Pieter Rumaropen

Personal information
- Full name: Edison Pieter Rumaropen
- Date of birth: 13 November 1983 (age 42)
- Place of birth: Biak Numfor, Indonesia
- Height: 1.64 m (5 ft 4+1⁄2 in)
- Position: Attacking midfielder

Youth career
- 1998–2001: PPLP Papua
- 2001–2002: PSBS Biak

Senior career*
- Years: Team / Apps / (Gls)
- 2002–2015: Persiwa Wamena / 273 / (64)

= Pieter Rumaropen =

Indonesian footballer

Edison Pieter Rumaropen (born 13 November 1983 in Biak Numfor Regency, Papua, Indonesia) is an Indonesian former football player who last played for Persiwa Wamena. His position was striker and midfielder.

During a league match against Pelita Bandung Raya on 21 April 2013, Rumaropen assaulted the referee, punching him in the face after he had awarded a penalty against Persiwa Wamena. The official left the field, bleeding from his torn lower lip, and Rumaropen was given a red card.

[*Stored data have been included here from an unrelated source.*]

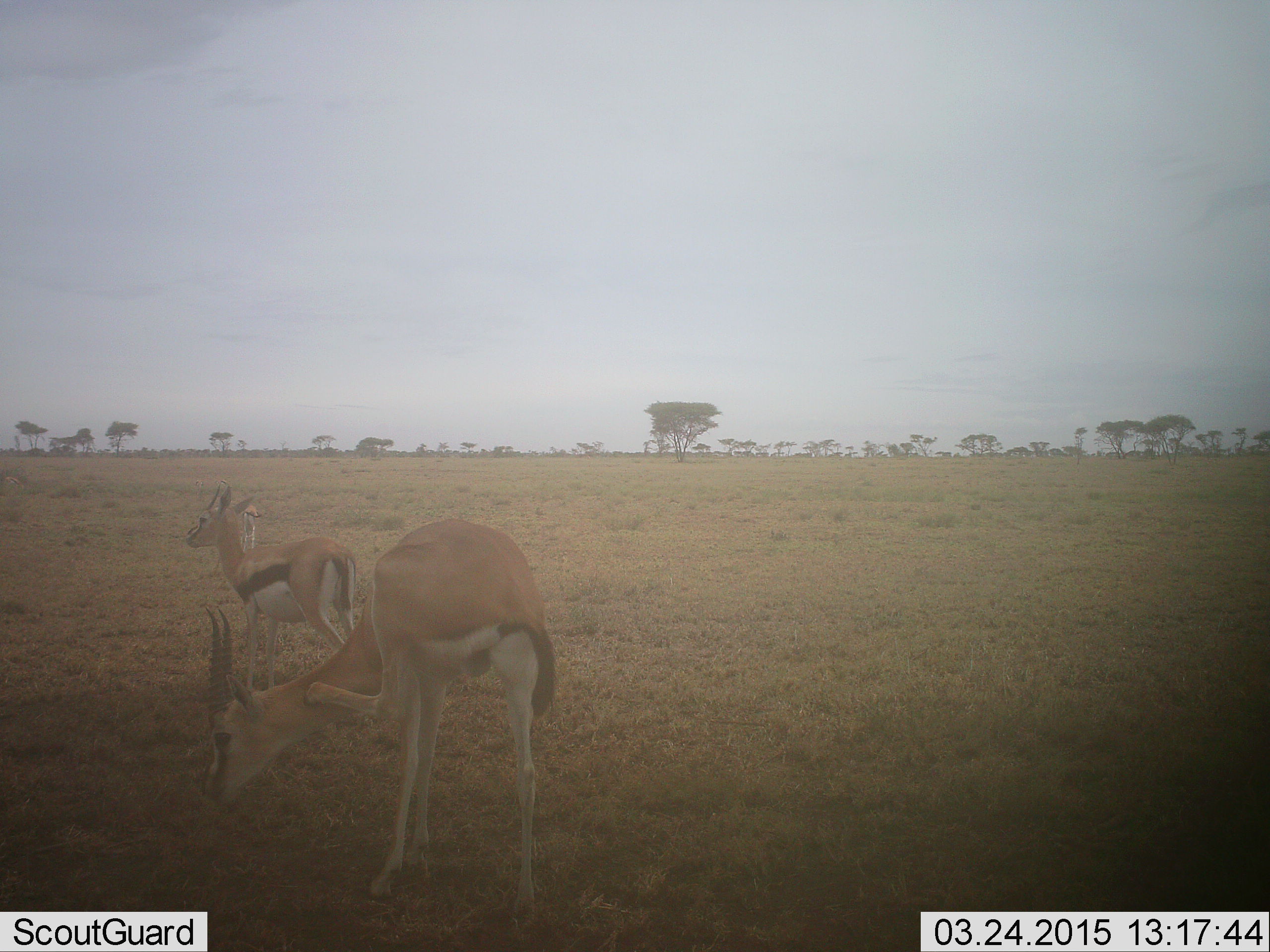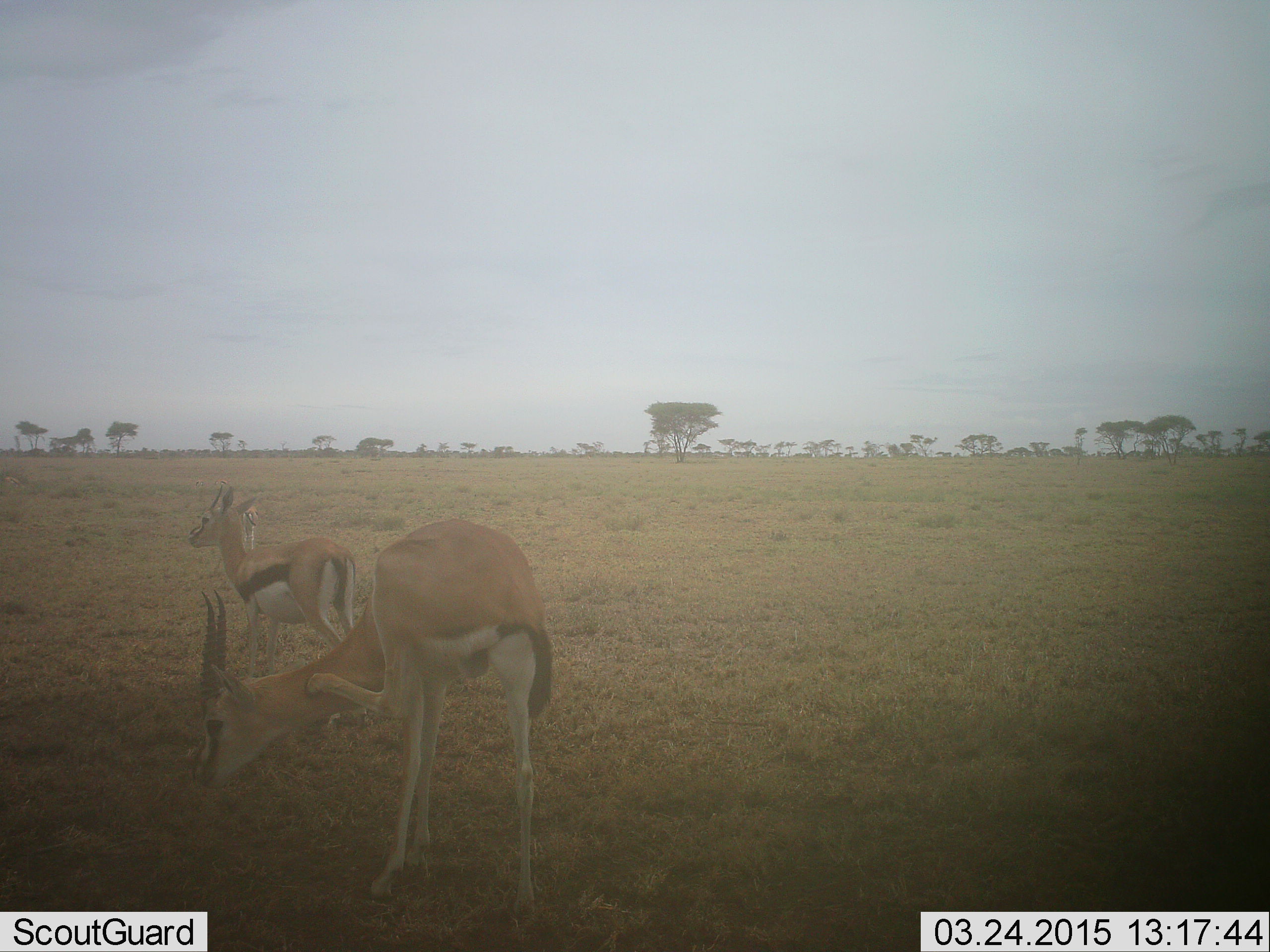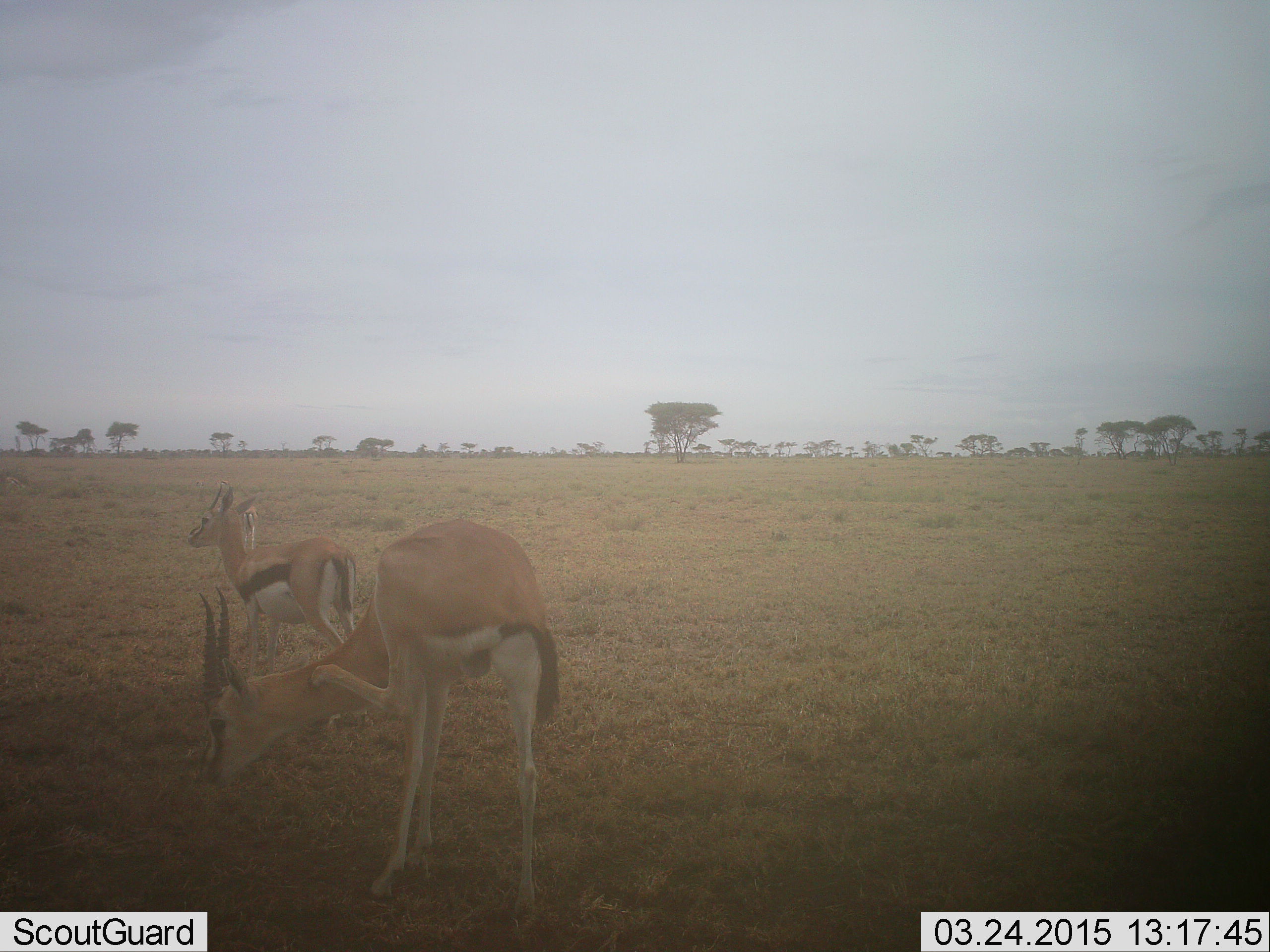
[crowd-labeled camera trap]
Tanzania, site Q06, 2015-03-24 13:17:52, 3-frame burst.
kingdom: Animalia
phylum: Chordata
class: Mammalia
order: Artiodactyla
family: Bovidae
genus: Eudorcas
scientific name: Eudorcas thomsonii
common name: thomson's gazelle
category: gazellethomsons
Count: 3.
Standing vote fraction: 90%.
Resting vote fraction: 10%.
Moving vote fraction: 10%.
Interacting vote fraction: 0%.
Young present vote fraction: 10%.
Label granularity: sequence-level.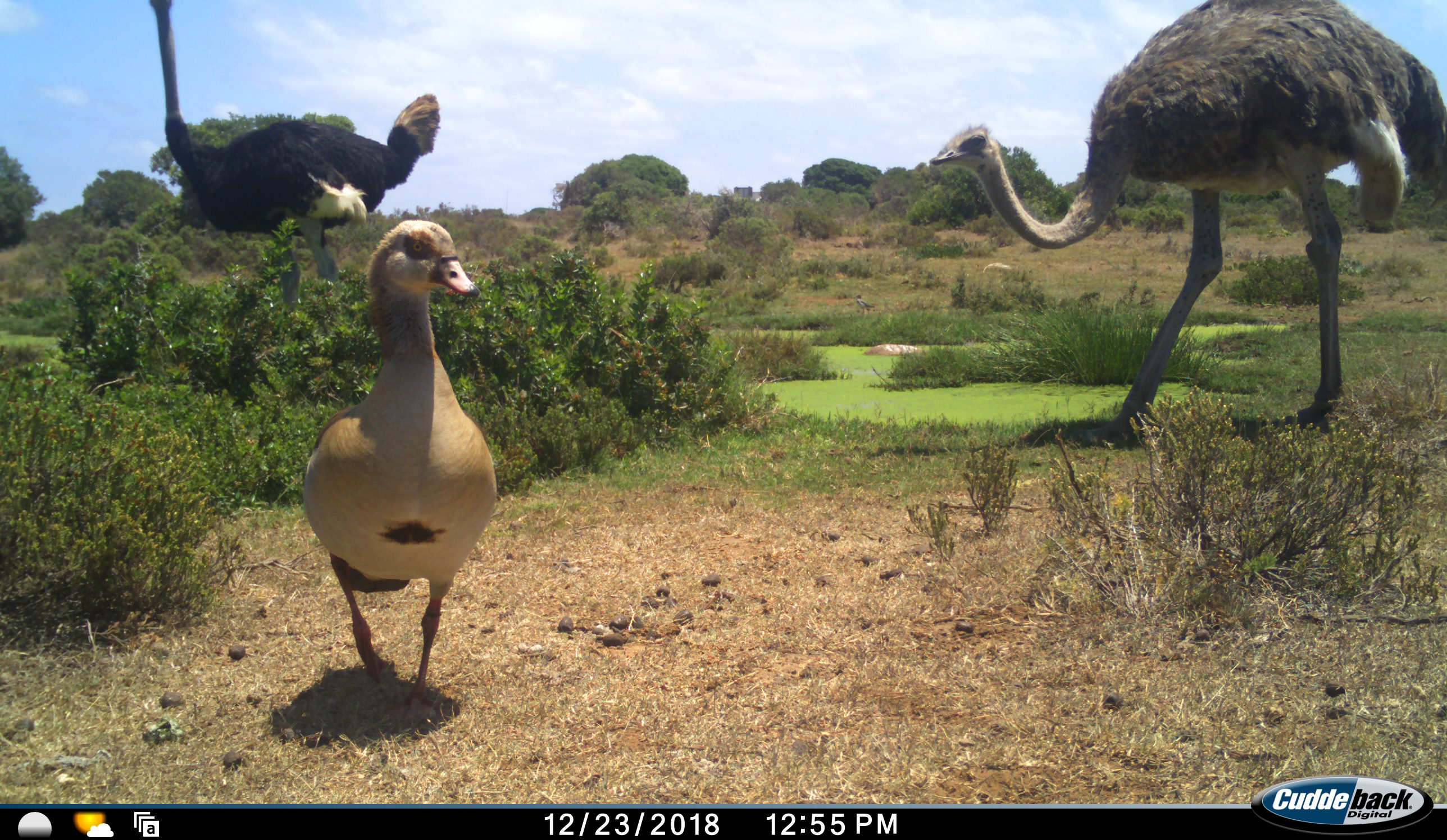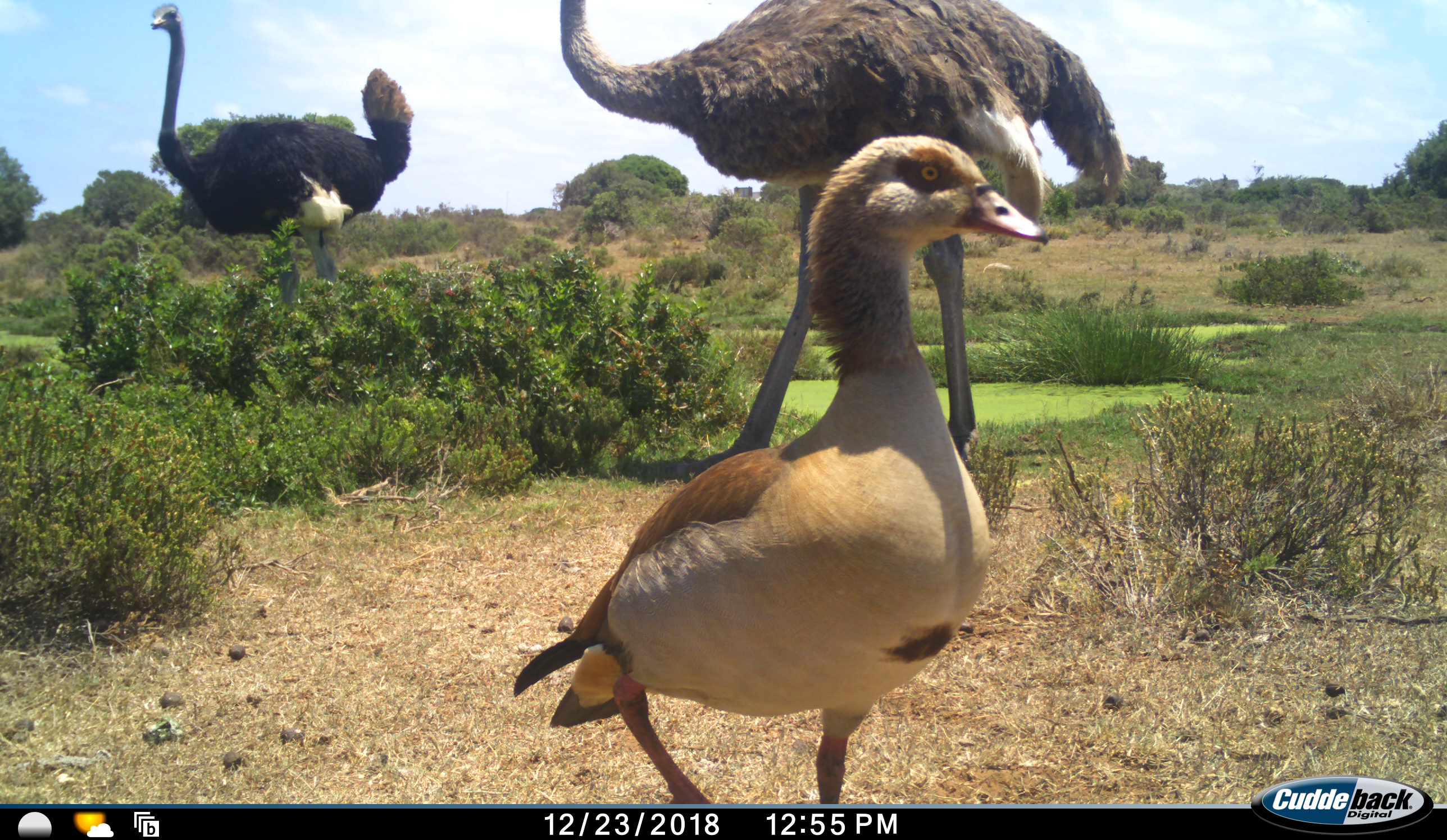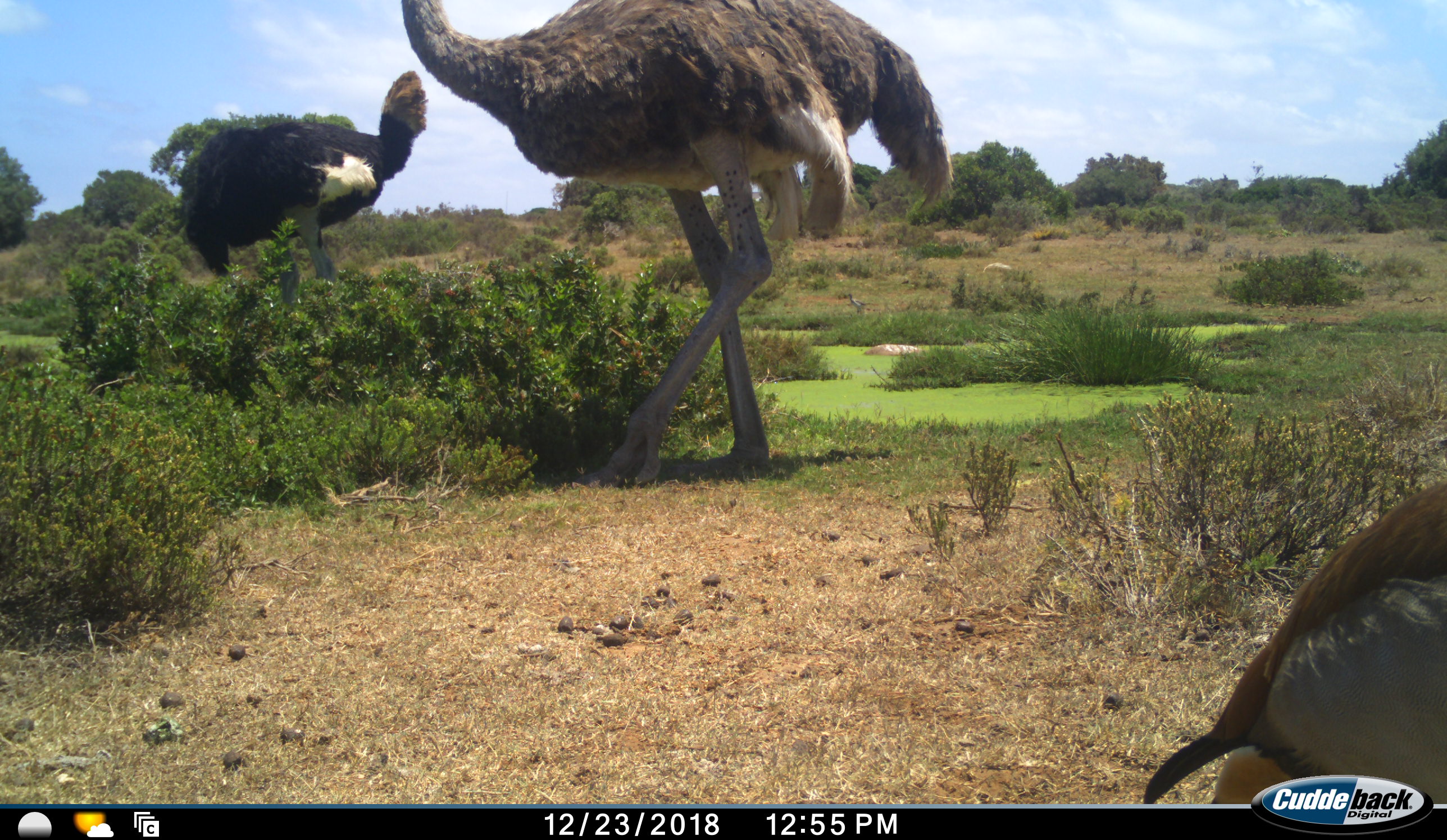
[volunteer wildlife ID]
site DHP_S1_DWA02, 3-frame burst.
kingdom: Animalia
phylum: Chordata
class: Aves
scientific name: Aves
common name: bird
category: birdother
Birdother (bird) (Aves), count 1. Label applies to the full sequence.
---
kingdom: Animalia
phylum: Chordata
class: Aves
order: Struthioniformes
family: Struthionidae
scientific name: Struthionidae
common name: ostrich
Ostrich (Struthionidae), count 2. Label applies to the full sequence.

As a result of the assault Rumaropen was banned for life by PSSI, the Football Association of Indonesia.

Despite the life ban, Rumaropen still played for Persiwa Wamena on Premier League after getting relegated from Super League that year. He had a son, Diego Rumaropen, member of Indonesian National Police which was killed by TPNPB.